RNAqueous Kit From Ambion

I worked in a pathology lab that was interested in isolating total RNA from human renal biopsy samples. These are small cores of tissues removed from patients for disease diagnosis following histochemical procedures. The remaining tissue from the needle biopsy samples was often archived by storage in -80ºC freezers. Thus pathologists never had a dearth of samples for molecular biology related experiments. However, the final amount of tissue that was available in each sample for RNA extraction was very miniscule and many a times would not be handled or prepared as recommended for nucleic acid extraction. I am sure there will be many pathologists out there who are hoping to find the right RNA extraction kit for their kind of starting material.

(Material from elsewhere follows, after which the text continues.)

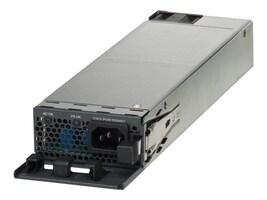 Cisco Catalyst 3000-X Series 350W AC Power Supply, C3KX-PWR-350WAC=, 12653375, Power Supply Units (internal)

The RNAqueous Kit from Ambion is designed for the isolation of total RNA from small amounts of starting material. This kit follows a rapid, filter-based RNA isolation procedure. Thus this kit is ideal for processing large numbers of samples, as are generally used in clinical studies. This kit can be used to purify total RNA from many different animal and plant tissues, cultured cells, bacteria, yeast, and viral particles.

The amount of tissue that can be used in a single RNAqueous prep varies depending on the tissue source; generally, 1 to 75 mg of tissue or 100 to 10⁷ cultured cells is an appropriate amount of starting material. It is not advisable to use an excess of starting material as this will clog the filter column and reduce the final amount of RNA that is recovered. Cells or tissue are disrupted in a guanidinium thiocyanate solution which effectively lyses cells and inactivates endogenous ribonucleases. The lysate is then diluted with an ethanol solution and applied to an RNA-binding glass fiber filter. This is followed by three rapid washing steps to remove proteins, DNA and other contaminants. The bound RNA is then eluted in concentrated form. The entire procedure can be completed in 20 minutes, after tissue disruption. The procedure is suitable for processing many samples as it does not involve any phenol:chloroform extraction, protease digestion, or alcohol precipitation steps.

When I used the kit, Ambion suggested that increasing the volume of ethanol for diluting the lysate can help extract small molecular weight RNAs, like miRNAs. I have not tried this yet; however, their new protocol does not recommend using this kit for small molecular weight RNA species, which is a downside for this kit. It would be really useful if you could isolate all species of RNA from one experiment as these clinical samples are very precious. The company also has modified their RNA clean-up procedures. I have used the DNA-free DNase kit, which used to be part of the RNAqueous kit. It includes guaranteed RNase-free DNase I and reaction buffer, as well as a unique additive, the DNase Inactivation Reagent. After 20 min incubation at 37°C, DNase is inactivated quickly and easily by a 2 min incubation with the additive, without jeopardizing RNA in a heat treatment, and without organic solvents and alcohol precipitation. After the incubation, the RNA is spun down at maximum speed to pellet the inactivation reagent and remove the supernatant which will be the pure RNA. I was not very happy with this step as any carryover of the additive can interfere with the downstream applications.

Our objective was to use the RNA isolated from kidney biopsy samples for microarray hybridizations. The amount of RNA obtained using this kit was sufficient to perform amplification and labeling, and thus we were able to generate good data for our study. I am glad this kit worked well for us thereby helping us use the archival samples to generate valuable data that will aid in future development of biomarkers and therapy.